Amazing! Those aren't dogs, they are speeding bullets!


----------



## EckoMac (Aug 25, 2010)

Faster then Border Collies is pretty dang impressive!


----------



## Black Rabbit (Nov 14, 2009)

Damn they were really flying.  such a cool vid :woof:


----------



## Beret (May 22, 2013)

I love this video more every time I see it!

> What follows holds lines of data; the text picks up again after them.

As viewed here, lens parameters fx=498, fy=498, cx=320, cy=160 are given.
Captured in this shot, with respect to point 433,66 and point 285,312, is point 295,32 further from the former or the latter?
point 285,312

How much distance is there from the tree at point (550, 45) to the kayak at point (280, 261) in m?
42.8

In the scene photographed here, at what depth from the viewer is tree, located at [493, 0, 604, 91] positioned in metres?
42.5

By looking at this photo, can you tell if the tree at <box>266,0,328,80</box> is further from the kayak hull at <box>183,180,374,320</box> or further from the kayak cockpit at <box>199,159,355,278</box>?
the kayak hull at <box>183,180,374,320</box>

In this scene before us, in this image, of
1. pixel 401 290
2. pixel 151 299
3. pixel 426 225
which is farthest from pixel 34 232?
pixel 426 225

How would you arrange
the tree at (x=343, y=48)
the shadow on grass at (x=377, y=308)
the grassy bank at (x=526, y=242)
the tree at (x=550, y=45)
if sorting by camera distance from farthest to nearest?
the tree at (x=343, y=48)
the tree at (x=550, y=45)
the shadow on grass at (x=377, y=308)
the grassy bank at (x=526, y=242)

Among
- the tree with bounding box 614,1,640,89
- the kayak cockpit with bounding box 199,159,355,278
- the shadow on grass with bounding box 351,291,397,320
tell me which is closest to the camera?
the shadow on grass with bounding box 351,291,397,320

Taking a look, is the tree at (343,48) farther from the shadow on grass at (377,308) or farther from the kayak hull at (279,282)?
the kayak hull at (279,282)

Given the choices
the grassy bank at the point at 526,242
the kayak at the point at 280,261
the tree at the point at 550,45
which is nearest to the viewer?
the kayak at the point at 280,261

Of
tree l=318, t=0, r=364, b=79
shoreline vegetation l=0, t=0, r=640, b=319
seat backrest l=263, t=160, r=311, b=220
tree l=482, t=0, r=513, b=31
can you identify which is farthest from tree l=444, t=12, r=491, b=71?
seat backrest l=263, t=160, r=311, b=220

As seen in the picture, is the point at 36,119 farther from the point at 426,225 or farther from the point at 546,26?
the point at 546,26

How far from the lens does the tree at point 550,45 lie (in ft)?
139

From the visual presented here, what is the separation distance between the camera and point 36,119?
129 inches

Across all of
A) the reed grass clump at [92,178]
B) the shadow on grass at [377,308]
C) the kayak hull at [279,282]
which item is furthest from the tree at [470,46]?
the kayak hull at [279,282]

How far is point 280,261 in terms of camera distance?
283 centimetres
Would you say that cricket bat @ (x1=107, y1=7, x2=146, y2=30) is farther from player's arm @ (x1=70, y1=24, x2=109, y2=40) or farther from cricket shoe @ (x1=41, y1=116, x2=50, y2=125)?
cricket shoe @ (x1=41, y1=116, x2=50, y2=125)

We just started our first flyball class yesterday... I have high hopes!


----------



## ~StangChick~ (Jan 1, 2009)

Look at em go. awesome.


----------



## Firehazard (Dec 4, 2009)

Sweet Clip........


> APBT can out do any dog at what it was bred to do, then whip em when their done.......... (Colby, Armitage)


----------



## ThaLadyPit (Oct 12, 2008)

I thought everyone here would appreciate that video. I was in awe watching them. I liked the end when they went as teams and did it back to back like that! Pretty cool, huh?


----------



## ames (Jun 6, 2010)

ThaLadyPit said:


> I thought everyone here would appreciate that video. I was in awe watching them. I liked the end when they went as teams and did it back to back like that! Pretty cool, huh?


thanks for sharing Bev!!! I LOVED it so much!! I love the BSL team hahaha and how focused they were in the teams, WOW so amazing to watch!!


----------